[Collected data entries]

* * *

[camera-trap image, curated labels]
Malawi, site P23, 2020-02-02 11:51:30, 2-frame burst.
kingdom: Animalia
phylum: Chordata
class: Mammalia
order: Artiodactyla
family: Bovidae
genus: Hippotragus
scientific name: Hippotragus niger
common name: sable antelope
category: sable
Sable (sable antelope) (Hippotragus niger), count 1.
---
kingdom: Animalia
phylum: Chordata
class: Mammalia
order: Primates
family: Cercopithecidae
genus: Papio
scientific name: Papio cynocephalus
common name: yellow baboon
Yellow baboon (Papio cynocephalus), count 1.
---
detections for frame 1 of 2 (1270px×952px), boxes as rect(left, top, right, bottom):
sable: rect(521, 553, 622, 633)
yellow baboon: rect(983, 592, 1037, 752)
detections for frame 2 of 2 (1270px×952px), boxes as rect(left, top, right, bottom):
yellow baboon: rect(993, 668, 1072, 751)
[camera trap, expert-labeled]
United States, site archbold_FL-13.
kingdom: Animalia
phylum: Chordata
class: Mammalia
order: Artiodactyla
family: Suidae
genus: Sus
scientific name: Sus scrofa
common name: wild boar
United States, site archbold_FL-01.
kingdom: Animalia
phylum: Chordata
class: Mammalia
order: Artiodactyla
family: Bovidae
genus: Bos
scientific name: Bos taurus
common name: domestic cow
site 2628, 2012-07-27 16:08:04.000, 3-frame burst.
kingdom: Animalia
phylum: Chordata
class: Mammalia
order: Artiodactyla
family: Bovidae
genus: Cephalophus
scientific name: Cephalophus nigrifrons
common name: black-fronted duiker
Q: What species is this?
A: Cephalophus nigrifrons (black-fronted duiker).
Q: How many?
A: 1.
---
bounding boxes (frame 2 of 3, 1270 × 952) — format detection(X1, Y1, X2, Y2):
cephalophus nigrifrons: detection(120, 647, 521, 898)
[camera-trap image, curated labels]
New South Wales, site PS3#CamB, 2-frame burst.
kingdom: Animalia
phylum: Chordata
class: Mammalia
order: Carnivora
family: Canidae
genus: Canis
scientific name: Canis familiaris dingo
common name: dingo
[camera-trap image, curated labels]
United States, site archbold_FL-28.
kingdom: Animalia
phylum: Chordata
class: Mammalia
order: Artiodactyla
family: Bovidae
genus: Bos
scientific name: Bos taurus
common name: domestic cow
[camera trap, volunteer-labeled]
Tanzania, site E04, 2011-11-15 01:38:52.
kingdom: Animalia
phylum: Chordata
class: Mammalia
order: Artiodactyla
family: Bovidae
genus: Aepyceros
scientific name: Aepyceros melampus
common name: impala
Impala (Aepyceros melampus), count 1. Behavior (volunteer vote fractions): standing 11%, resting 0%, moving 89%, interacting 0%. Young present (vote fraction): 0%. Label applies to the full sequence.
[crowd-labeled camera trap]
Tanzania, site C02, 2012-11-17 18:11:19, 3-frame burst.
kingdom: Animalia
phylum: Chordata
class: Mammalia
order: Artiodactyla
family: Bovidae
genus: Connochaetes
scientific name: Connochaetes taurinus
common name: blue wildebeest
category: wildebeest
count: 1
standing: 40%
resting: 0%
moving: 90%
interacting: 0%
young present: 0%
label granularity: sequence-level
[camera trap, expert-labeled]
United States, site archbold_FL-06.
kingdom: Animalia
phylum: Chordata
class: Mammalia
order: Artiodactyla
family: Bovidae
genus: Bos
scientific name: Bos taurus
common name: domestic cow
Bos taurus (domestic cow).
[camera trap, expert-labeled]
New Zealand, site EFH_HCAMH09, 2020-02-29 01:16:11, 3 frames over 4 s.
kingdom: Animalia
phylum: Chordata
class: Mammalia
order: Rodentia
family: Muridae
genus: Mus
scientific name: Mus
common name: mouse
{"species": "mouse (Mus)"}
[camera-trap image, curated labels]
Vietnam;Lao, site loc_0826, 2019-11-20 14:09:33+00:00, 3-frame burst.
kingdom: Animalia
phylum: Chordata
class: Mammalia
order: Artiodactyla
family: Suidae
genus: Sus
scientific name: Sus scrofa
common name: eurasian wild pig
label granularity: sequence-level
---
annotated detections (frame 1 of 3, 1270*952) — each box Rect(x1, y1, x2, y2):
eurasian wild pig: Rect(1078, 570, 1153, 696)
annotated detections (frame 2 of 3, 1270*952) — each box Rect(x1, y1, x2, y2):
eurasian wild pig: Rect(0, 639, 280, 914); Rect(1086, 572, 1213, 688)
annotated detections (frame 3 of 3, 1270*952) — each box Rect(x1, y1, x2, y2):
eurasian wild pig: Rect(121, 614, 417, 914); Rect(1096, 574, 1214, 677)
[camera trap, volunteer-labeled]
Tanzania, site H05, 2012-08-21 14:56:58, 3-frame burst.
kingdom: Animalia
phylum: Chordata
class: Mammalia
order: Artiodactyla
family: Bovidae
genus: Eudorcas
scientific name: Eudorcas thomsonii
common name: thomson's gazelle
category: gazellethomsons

* * *

For every entry in the records above, write an exact copy.

[camera-trap image, curated labels]
Malawi, site P23, 2020-02-02 11:51:30, 2-frame burst.
kingdom: Animalia
phylum: Chordata
class: Mammalia
order: Artiodactyla
family: Bovidae
genus: Hippotragus
scientific name: Hippotragus niger
common name: sable antelope
category: sable
Sable (sable antelope) (Hippotragus niger), count 1.
---
kingdom: Animalia
phylum: Chordata
class: Mammalia
order: Primates
family: Cercopithecidae
genus: Papio
scientific name: Papio cynocephalus
common name: yellow baboon
Yellow baboon (Papio cynocephalus), count 1.
---
detections for frame 1 of 2 (1270px×952px), boxes as rect(left, top, right, bottom):
sable: rect(521, 553, 622, 633)
yellow baboon: rect(983, 592, 1037, 752)
detections for frame 2 of 2 (1270px×952px), boxes as rect(left, top, right, bottom):
yellow baboon: rect(993, 668, 1072, 751)
[camera trap, expert-labeled]
United States, site archbold_FL-13.
kingdom: Animalia
phylum: Chordata
class: Mammalia
order: Artiodactyla
family: Suidae
genus: Sus
scientific name: Sus scrofa
common name: wild boar
United States, site archbold_FL-01.
kingdom: Animalia
phylum: Chordata
class: Mammalia
order: Artiodactyla
family: Bovidae
genus: Bos
scientific name: Bos taurus
common name: domestic cow
site 2628, 2012-07-27 16:08:04.000, 3-frame burst.
kingdom: Animalia
phylum: Chordata
class: Mammalia
order: Artiodactyla
family: Bovidae
genus: Cephalophus
scientific name: Cephalophus nigrifrons
common name: black-fronted duiker
Q: What species is this?
A: Cephalophus nigrifrons (black-fronted duiker).
Q: How many?
A: 1.
---
bounding boxes (frame 2 of 3, 1270 × 952) — format detection(X1, Y1, X2, Y2):
cephalophus nigrifrons: detection(120, 647, 521, 898)
[camera-trap image, curated labels]
New South Wales, site PS3#CamB, 2-frame burst.
kingdom: Animalia
phylum: Chordata
class: Mammalia
order: Carnivora
family: Canidae
genus: Canis
scientific name: Canis familiaris dingo
common name: dingo
[camera-trap image, curated labels]
United States, site archbold_FL-28.
kingdom: Animalia
phylum: Chordata
class: Mammalia
order: Artiodactyla
family: Bovidae
genus: Bos
scientific name: Bos taurus
common name: domestic cow
[camera trap, volunteer-labeled]
Tanzania, site E04, 2011-11-15 01:38:52.
kingdom: Animalia
phylum: Chordata
class: Mammalia
order: Artiodactyla
family: Bovidae
genus: Aepyceros
scientific name: Aepyceros melampus
common name: impala
Impala (Aepyceros melampus), count 1. Behavior (volunteer vote fractions): standing 11%, resting 0%, moving 89%, interacting 0%. Young present (vote fraction): 0%. Label applies to the full sequence.
[crowd-labeled camera trap]
Tanzania, site C02, 2012-11-17 18:11:19, 3-frame burst.
kingdom: Animalia
phylum: Chordata
class: Mammalia
order: Artiodactyla
family: Bovidae
genus: Connochaetes
scientific name: Connochaetes taurinus
common name: blue wildebeest
category: wildebeest
count: 1
standing: 40%
resting: 0%
moving: 90%
interacting: 0%
young present: 0%
label granularity: sequence-level
[camera trap, expert-labeled]
United States, site archbold_FL-06.
kingdom: Animalia
phylum: Chordata
class: Mammalia
order: Artiodactyla
family: Bovidae
genus: Bos
scientific name: Bos taurus
common name: domestic cow
Bos taurus (domestic cow).
[camera trap, expert-labeled]
New Zealand, site EFH_HCAMH09, 2020-02-29 01:16:11, 3 frames over 4 s.
kingdom: Animalia
phylum: Chordata
class: Mammalia
order: Rodentia
family: Muridae
genus: Mus
scientific name: Mus
common name: mouse
{"species": "mouse (Mus)"}
[camera-trap image, curated labels]
Vietnam;Lao, site loc_0826, 2019-11-20 14:09:33+00:00, 3-frame burst.
kingdom: Animalia
phylum: Chordata
class: Mammalia
order: Artiodactyla
family: Suidae
genus: Sus
scientific name: Sus scrofa
common name: eurasian wild pig
label granularity: sequence-level
---
annotated detections (frame 1 of 3, 1270*952) — each box Rect(x1, y1, x2, y2):
eurasian wild pig: Rect(1078, 570, 1153, 696)
annotated detections (frame 2 of 3, 1270*952) — each box Rect(x1, y1, x2, y2):
eurasian wild pig: Rect(0, 639, 280, 914); Rect(1086, 572, 1213, 688)
annotated detections (frame 3 of 3, 1270*952) — each box Rect(x1, y1, x2, y2):
eurasian wild pig: Rect(121, 614, 417, 914); Rect(1096, 574, 1214, 677)
[camera trap, volunteer-labeled]
Tanzania, site H05, 2012-08-21 14:56:58, 3-frame burst.
kingdom: Animalia
phylum: Chordata
class: Mammalia
order: Artiodactyla
family: Bovidae
genus: Eudorcas
scientific name: Eudorcas thomsonii
common name: thomson's gazelle
category: gazellethomsons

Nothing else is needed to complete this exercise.